CHALLENGE 1:
Answer these from the syntax definitions page:
(a) What rules out tab characters in .sublime-syntax files?
(b) If the name key is left out of the header, where does the name come from?
(c) In the string context, what scope does meta_scope assign?

Documentation Syntax Definitions

Sublime Text can use both .sublime-syntax and .tmLanguage files for syntax highlighting. This document describes .sublime-syntax files.

Overview

Sublime Syntax files are YAML files with a small header, followed by a list of contexts. Each context has a list of patterns that describe how to highlight text in that context, and how to change the current text.

Here's a small example of a syntax file designed to highlight C.

%YAML 1.2
---
name: C
file_extensions: [c, h]
scope: source.c

contexts:
  main:
    - match: \b(if|else|for|while)\b
      scope: keyword.control.c

At its core, a syntax definition assigns scopes (e.g., keyword.control.c) to areas of the text. These scopes are used by color schemes to highlight the text.

This syntax file contains one context, main, that matches the words [if, else, for, while], and assigns them the scope keyword.control.c. The context name main special: every syntax must define a main context, as it will be used at the start of the file.

The match key is a regex, using the Ruby syntax. In the above example, \b is used to ensure only word boundaries are matched, to ensure that words such as elsewhere are not considered keywords.

Note that due to the YAML syntax, tab characters are not allowed within .sublime-syntax files.

Header

The allowed keys in the header area are:

  • name. This defines the name shown for the syntax in the menu. It's optional, and will be derived from the file name if not used.
  • file_extensions. A list of strings, defining what file extensions this syntax should be used for
  • first_line_match. When a file is opened without a recognized extension, the first line of the file contents will be tested against this regex, to see if the syntax should be applied.
  • scope. The default scope assigned to all text in the file
  • hidden. Hidden syntax definitions won't be shown in the menu, but can still be assigned by plugins, or included by other syntax definitions.

Contexts

For most languages, you'll need more than one context. For example, in C, we don't want a for word in the middle of a string to be highlighted as a keyword. Here's an example of how to handle this:

%YAML 1.2
---
name: C
file_extensions: [c, h]
scope: source.c

contexts:
  main:
    - match: \b(if|else|for|while)\b
      scope: keyword.control.c
    - match: '"'
      push: string

  string:
    - meta_scope: string.quoted.double.c
    - match: \\.
      scope: constant.character.escape.c
    - match: '"'
      pop: true

A second pattern has been added to the main context that matches a double quote character (note that '"' is used for this, as a standalone quote would be a YAML syntax error), and pushes a new context, string, onto the context stack. This means the rest of the file will be processing using the string context, and not the main context, until the string context is popped off the stack.

The string context introduces a new pattern: meta_scope. This will assign the string.quoted.double.c scope to all text while the string context is on the stack.

RECORDED DATA:

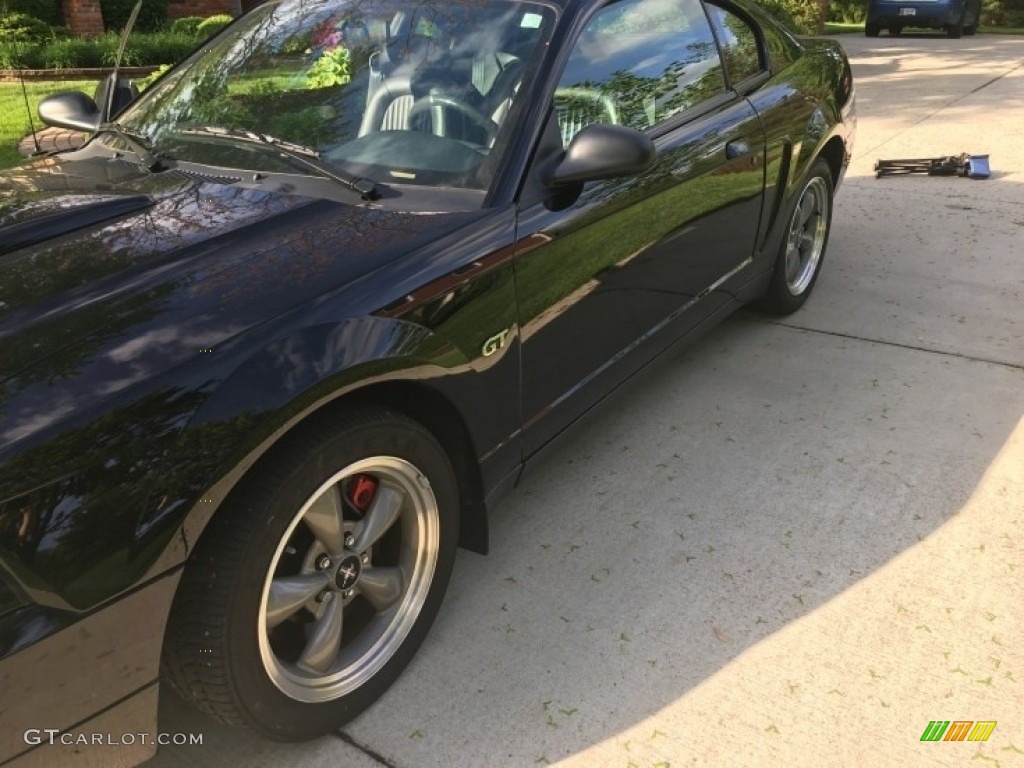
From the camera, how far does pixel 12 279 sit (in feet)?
6.35

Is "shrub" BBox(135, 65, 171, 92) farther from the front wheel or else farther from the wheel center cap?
the front wheel

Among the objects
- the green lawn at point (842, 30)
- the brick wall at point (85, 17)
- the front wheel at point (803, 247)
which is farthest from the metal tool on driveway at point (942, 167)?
the green lawn at point (842, 30)

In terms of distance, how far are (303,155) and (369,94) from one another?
1.10ft

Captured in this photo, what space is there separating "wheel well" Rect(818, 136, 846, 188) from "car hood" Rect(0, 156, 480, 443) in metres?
2.77

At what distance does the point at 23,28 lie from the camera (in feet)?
36.9

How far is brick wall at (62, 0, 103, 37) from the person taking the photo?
12.7 m

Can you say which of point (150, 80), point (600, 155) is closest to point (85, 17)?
point (150, 80)

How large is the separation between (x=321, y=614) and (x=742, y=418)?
81.3 inches

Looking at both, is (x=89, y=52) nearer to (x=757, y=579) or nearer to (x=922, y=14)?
(x=757, y=579)

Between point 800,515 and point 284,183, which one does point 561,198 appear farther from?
point 800,515

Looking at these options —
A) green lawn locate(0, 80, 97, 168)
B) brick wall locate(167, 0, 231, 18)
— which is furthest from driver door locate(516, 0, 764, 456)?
brick wall locate(167, 0, 231, 18)

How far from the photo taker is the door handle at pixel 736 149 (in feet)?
11.0

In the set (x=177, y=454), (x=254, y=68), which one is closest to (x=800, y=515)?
(x=177, y=454)

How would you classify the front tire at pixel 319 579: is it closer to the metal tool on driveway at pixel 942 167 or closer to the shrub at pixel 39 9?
the metal tool on driveway at pixel 942 167
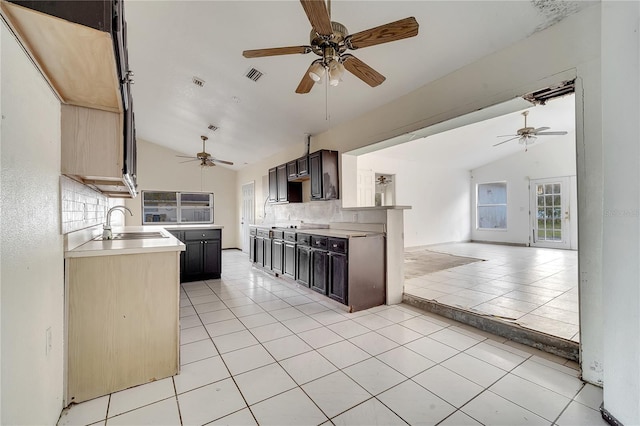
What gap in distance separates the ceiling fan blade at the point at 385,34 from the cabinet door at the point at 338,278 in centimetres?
221

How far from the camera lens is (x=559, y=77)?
6.82 feet

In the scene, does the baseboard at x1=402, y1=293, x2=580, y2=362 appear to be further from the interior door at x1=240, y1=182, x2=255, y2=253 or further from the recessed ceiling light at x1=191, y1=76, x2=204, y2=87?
the interior door at x1=240, y1=182, x2=255, y2=253

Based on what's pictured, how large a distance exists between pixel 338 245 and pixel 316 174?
1474mm

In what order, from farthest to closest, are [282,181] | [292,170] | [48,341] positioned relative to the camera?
[282,181] → [292,170] → [48,341]

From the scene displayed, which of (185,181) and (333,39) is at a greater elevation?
(333,39)

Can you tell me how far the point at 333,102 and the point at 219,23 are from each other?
1624mm

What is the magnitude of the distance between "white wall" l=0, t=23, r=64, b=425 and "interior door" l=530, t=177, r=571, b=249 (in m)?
10.1

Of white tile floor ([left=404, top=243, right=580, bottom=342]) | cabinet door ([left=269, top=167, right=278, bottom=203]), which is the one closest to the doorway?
white tile floor ([left=404, top=243, right=580, bottom=342])

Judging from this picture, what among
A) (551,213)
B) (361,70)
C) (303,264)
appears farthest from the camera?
(551,213)

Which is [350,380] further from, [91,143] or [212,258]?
[212,258]

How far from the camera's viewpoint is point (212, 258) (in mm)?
4977

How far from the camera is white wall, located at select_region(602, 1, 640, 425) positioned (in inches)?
58.4

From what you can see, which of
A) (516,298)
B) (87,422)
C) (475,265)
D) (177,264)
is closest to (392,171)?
(475,265)

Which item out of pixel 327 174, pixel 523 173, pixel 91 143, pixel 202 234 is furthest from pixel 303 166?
pixel 523 173
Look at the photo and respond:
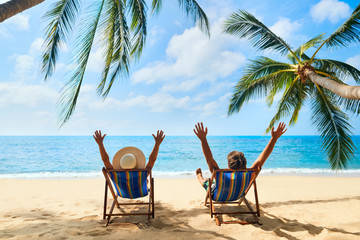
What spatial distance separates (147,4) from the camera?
5.00 metres

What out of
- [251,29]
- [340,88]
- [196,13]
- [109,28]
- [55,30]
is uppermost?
[196,13]

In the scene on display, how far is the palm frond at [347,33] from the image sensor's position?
3.96 metres

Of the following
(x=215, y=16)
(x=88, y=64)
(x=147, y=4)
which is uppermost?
(x=147, y=4)

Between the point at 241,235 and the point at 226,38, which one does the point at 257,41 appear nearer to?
the point at 226,38

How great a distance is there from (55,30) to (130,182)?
9.57ft

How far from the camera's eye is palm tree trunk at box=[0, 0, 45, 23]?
8.02ft

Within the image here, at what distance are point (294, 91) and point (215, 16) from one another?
3.11 meters

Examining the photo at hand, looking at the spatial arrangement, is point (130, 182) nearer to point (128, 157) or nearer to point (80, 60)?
point (128, 157)

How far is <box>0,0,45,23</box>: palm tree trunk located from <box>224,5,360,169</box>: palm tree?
407cm

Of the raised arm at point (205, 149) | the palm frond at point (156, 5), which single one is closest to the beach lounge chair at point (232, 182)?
the raised arm at point (205, 149)

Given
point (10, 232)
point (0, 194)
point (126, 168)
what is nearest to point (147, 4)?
point (126, 168)

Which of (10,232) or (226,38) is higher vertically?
(226,38)

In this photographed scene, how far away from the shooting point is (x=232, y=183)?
2689mm

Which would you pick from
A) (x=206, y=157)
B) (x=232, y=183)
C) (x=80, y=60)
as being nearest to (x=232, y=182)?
(x=232, y=183)
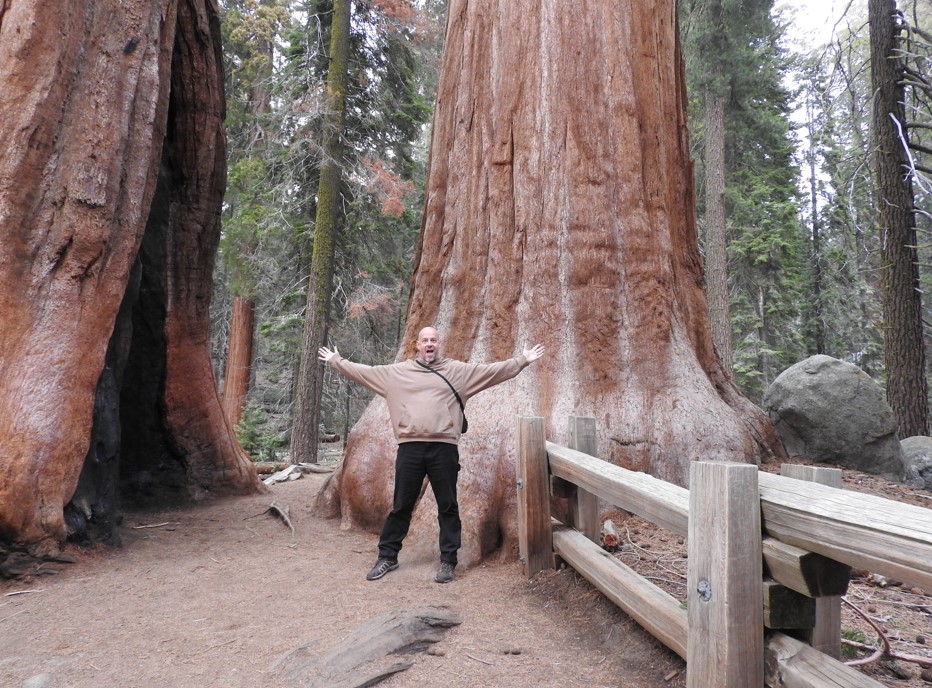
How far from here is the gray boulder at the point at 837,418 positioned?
7527mm

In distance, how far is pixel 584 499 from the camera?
14.3 ft

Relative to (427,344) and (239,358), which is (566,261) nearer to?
(427,344)

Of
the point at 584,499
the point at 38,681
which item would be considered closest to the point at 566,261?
the point at 584,499

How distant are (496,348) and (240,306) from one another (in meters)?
11.5

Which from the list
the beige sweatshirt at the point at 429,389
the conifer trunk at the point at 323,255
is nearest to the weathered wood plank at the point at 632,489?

CHALLENGE 2:
From the records, pull out each line that contains the word "would".

RIGHT ANSWER 1:
(a) The YAML syntax.
(b) It is derived from the file name.
(c) string.quoted.double.c, which applies to all text while the string context is on the stack.

RIGHT ANSWER 2:
How would you classify the front tire at pixel 319 579: is it closer to the metal tool on driveway at pixel 942 167 or closer to the shrub at pixel 39 9?
Which would you pick from
which item would be considered closest to the point at 566,261?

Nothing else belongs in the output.